• [Quoted passage]:
^^^^

Figure 1. Possible involvement of microRNAs (miRs) in psoriasis. A variety of miRs are involved in regulating the development of psoriasis. Overexpression of miR-215-5p can reduce the proliferation of human keratinocytes (HaCaTs) and alleviate inflammation by inhibiting the epidermal growth factor receptor (EGFR) signaling pathway. MiR-21 promoted the proliferation of keratinocytes and inhibited apoptosis by regulating caspase-8 and apoptotic protease activating factor-1 (apaf-1). It can also interfere with the function of macrophages by affecting the expression of cluster of differentiation (CD) 11b, leading to congenital immune abnormalities. MiR-744-3p targeted killin (KLLN) to promote the proliferation of keratinocytes and inhibit differentiation. MiR-146b and miR-10b, respectively inhibited the transcription and protein expression of atypical chemokine receptor 2 (ACKR2) in keratinocytes and lymphoendothelial cells, thereby reducing the formation of new plaques in patients with psoriasis. Reducing the expression of miR-146a-5p, miR-21-5p and miR-122-5p can inhibit the mitogen-activated protein kinase (MAPK), Janus kinase (JAK), activated signal transducer (STAT) and nuclear factor κB (NF-κB) signaling pathways, thereby alleviating the inflammatory response and keratinocyte proliferation. MiR-31 drived excessive proliferation of keratinocytes by activating STAT3 and enhancing p53 signaling. MiR-17-3p inhibited Cln 3-requiring 9 (CTR9) to promote the proliferation of keratinocytes and the secretion of pro-inflammatory cytokines. Anti-miR-210 can inhibit the differentiation of Th1/Th17 cells and reduce the expressions of interleukin (IL)-17A and interferon-γ (INF-γ), thereby reducing inflammation. In conclusion, multiple miRs were involved in the occurrence and development of psoriasis by targeting the corresponding target genes.

2.2 Skin wound

Skin wound healing is a complex physiological process that involves hemostasis, inflammation, angiogenesis, remodeling, and scarring (40, 41). MiRs play a crucial role in the process of cutaneous wound healing. Alterations in the expression of specific miR at different stages may be associated with abnormal wound healing (4244). For instance, miR-132 has been shown to be substantially expressed in dermal fibroblasts after isolation from human skin wound tissue (45).

^^^^

[Stored items]
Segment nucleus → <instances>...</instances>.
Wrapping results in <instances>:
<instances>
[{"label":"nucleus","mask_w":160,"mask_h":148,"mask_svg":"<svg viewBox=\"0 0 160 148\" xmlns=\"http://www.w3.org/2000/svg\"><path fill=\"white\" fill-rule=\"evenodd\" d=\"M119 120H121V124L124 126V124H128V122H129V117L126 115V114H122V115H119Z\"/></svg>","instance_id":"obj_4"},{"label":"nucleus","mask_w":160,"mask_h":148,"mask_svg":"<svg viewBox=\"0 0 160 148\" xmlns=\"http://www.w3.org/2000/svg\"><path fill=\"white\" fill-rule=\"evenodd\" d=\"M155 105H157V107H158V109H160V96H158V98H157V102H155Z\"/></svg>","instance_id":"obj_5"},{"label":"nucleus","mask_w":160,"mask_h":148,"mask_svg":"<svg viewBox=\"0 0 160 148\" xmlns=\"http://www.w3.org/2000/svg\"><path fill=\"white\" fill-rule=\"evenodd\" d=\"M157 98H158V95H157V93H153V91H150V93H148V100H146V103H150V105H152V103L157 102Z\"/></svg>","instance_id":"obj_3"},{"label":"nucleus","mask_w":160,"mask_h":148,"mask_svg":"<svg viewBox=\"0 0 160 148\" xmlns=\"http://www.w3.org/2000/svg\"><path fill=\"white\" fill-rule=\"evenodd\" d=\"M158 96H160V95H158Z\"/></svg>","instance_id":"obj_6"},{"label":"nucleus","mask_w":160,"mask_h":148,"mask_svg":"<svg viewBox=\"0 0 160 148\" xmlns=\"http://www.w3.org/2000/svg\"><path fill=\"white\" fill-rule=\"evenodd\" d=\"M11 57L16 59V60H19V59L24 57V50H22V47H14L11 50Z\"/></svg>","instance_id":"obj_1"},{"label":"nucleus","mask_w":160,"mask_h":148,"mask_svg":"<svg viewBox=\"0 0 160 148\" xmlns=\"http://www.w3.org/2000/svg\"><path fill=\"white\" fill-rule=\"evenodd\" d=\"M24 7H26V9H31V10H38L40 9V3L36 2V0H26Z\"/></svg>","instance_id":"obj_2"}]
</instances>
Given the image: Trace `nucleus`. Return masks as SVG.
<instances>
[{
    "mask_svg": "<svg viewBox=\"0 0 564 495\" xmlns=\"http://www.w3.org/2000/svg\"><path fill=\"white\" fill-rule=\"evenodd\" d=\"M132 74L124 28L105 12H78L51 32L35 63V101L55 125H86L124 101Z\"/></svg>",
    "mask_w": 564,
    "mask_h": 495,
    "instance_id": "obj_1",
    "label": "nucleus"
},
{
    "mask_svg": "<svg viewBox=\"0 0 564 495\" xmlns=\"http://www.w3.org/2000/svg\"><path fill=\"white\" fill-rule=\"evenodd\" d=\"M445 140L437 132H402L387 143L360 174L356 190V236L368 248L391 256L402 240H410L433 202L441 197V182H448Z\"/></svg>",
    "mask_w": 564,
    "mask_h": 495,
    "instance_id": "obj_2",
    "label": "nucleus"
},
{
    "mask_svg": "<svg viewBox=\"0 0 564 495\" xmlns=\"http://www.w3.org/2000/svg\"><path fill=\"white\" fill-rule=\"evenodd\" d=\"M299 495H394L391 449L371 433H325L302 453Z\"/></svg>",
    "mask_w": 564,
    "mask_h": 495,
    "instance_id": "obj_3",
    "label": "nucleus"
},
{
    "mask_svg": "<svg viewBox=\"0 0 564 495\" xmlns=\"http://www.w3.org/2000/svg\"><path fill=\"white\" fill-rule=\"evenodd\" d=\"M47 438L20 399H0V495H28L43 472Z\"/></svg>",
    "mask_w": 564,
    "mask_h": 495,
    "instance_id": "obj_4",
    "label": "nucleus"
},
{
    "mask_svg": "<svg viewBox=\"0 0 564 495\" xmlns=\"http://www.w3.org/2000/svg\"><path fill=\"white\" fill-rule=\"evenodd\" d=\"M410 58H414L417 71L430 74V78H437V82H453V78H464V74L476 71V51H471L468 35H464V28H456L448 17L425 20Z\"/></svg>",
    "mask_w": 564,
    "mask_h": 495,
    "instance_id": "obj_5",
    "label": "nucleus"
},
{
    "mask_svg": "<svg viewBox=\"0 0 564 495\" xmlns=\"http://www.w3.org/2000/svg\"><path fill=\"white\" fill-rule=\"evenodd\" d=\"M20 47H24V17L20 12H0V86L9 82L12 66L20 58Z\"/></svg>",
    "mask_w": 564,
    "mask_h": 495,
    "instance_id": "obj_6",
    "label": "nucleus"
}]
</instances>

^^^^

• [Work instruction 1]: Translate this sentence from the microRNA passage into Spanish: "MiRs play a crucial role in the process of cutaneous wound healing."
• [Work instruction 2]: Continue the microRNA passage on skin wounds, picking up after its final sentence.

• [Answer section 1]: Los miR desempeñan un papel crucial en el proceso de cicatrización de las heridas cutáneas.

• [Answer section 2]:
The cellular and molecular mechanisms that contribute to the delay in age-related cutaneous wound healing delaying remains unclear. Intradermal injection of the miR-21 plasmid around skin wounds improved healing and alleviated age-related skin wound defects. Up-regulation of miR-21 expression also accelerated wound healing in aged mice, suggesting that miR-21 may serve as a novel target during wound repair in aged mice (46). Phosphatase and tensin homolog (PTEN) is a known downstream target of miR-21 in various tumors. On one hand, the inhibition of PTEN promotes the wound healing process (47). On the other hand, miR-21 accelerates wound healing by increasing dendritic cells (DCs) through PTEN inhibition via the protein kinase B (Akt)/phosphatidylinositol-3 kinase (PI3K) signaling pathway (48). Recently, microvesicles (MVs) have emerged as an important medium for cell communication, capable of delivering genetic material to target cells. MV-derived miR-21 has been shown to regulate α-smooth muscle actin (α-SMA) and N-cadherin, facilitating the differentiation of fibroblasts into myofibroblasts and promoting fibroblast migration. MV-derived miR-21 upregulates the expression and secretion of IL-6 and IL-8, mediating inflammatory responses and enhancing immune responses. In addition, MV miR-21 downregulates PTEN and reversion-inducing cysteine-rich protein with Kazal motifs (RECK) protein expression, activates the MAPK/extracellular signal-regulated kinase (ERK) signaling pathway, and promotes the migration and differentiation of fibroblasts (40). This provides a foundation for the role of MV miR-21 in wound healing. PTEN has also been previously proven to promote cell proliferation and migration. However, whether PTEN is essential for MV miR-21-mediated fibrotic gene expression requires further investigation. Notably, miR-21 expressed in adipose-derived stem cells exosomes (AD-exos) has been demonstrated to play a role in wound healing, as well as in the proliferation and migration of keratinocytes. Overexpression of miR-21 suppresses the expression of transforming growth factor (TGF)-β1, while excess TGF-β1 exerts negative feedback on miR-21 (49). Thus, miR-21 is regulated by multiple upstream and downstream targets to accelerate skin wound healing. This offers a new perspective on the role of miR-21 in tissue repair, suggesting it could be a viable target for wound healing therapies.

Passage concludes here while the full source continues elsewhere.